In Unshelfmarked: Reconceiving the artists’ book, Michael Hampton’s goal is to shift the grounds on which scholars seek to answer that perennially pesky question, “What is an artist’s book?” In a gray-papered and un-illustrated 26-page (numbered A-Z) Exposé bound into the middle of Unshelfmarked, Hampton files the artist’s book in an “ecosystem” that ranges from tramp art to pooh sticks via hopscotch, sewing bees, football fanzines and “rubbish of every kind” (O).

Hampton uses Germano Celant’s Book as Artwork 1960/1972 as his initial frame of reference. He has worked with this catalogue previously; in 2011 he published a manifesto, THEARTISTSBOOKANEWHISTORY, that also referenced Celant. Hampton’s manifesto forms the basis of this current longer work. In both, Hampton takes fundamental exception to the notion that the first true artists’ books were made by William Blake. Instead, he offers several examples of medieval manuscripts as truer harbingers. Leaving aside the obvious differences between Blake’s completely self-generated work and that of the scribes who wrote other people’s words in the psalters and Bibles they made beautiful, the idea that an enormous range of historical work feeds into the current notion of what constitutes artists’ books is compelling, if not exactly new.
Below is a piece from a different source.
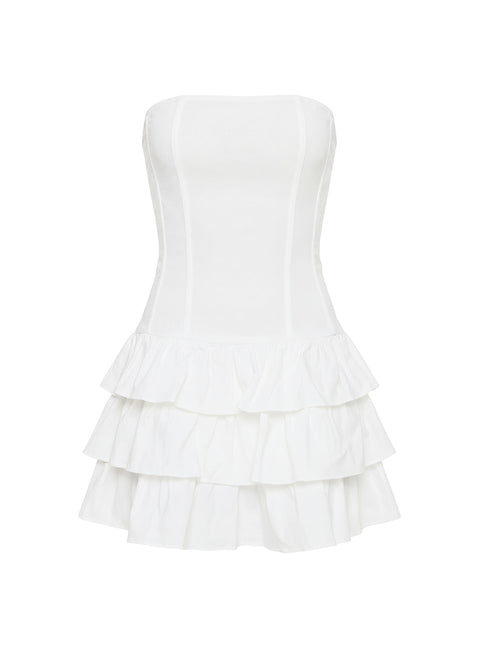 Valentia Tiered Mini Dress White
Hampton contrasts his broader definition with that of the “informal guild” (B) of authors who have written about artists’ books. Hampton’s list represents an accurate assessment of recent writing on the medium. It includes among others Lucy Lippard, Clive Phillpot, and Anne Mœglin-Delcroix. Not all of the writers on Hampton’s list, however, embrace a unifying definition: Johanna Drucker, for instance, titled her 1995 book The Century of Artists’ Books as an intentional challenge to Riva Castelman’s earlier catalogue of livres d’artistes, A Century of Artists’ Books.

In 1978 Joan Hugo (who formed her ideas about the book’s possibilities while working as a librarian at MOMA, the New York Public Library, and the Sorbonne before landing at a small art college in Los Angeles in 1957) curated the first of two of the most influential early exhibitions that envisioned what the artist’s book could become. Hugo stated that before printing all books were made by artists, and later wrote, “…one has only to recall the history of the book from painted stones and cylinder seals to Medieval jeweled covers and Russian Futurist books on wallpaper, to see how flexible these limits [of artists’ books] actually are.”

Hampton’s 50 examples of artists’ books fit within Hugo’s parameters and would generally receive no argument from the authors in his “guild.” His canon includes Ed Ruscha, Dieter Roth, Marcel Broodthaers, Ronald King, and the Bechers. Also included are the Lindisfarne Gospels, a Vesalius anatomy, an advertising volvelle from the 1940s, and a stack of Charles Babbage’s punch cards. This broad inclusiveness underpins much contemporary understanding of the medium while helping to create barriers to a formal definition of the form and to an agreement about whether artists’ books belong in the gallery or the library. Hampton might perhaps say neither.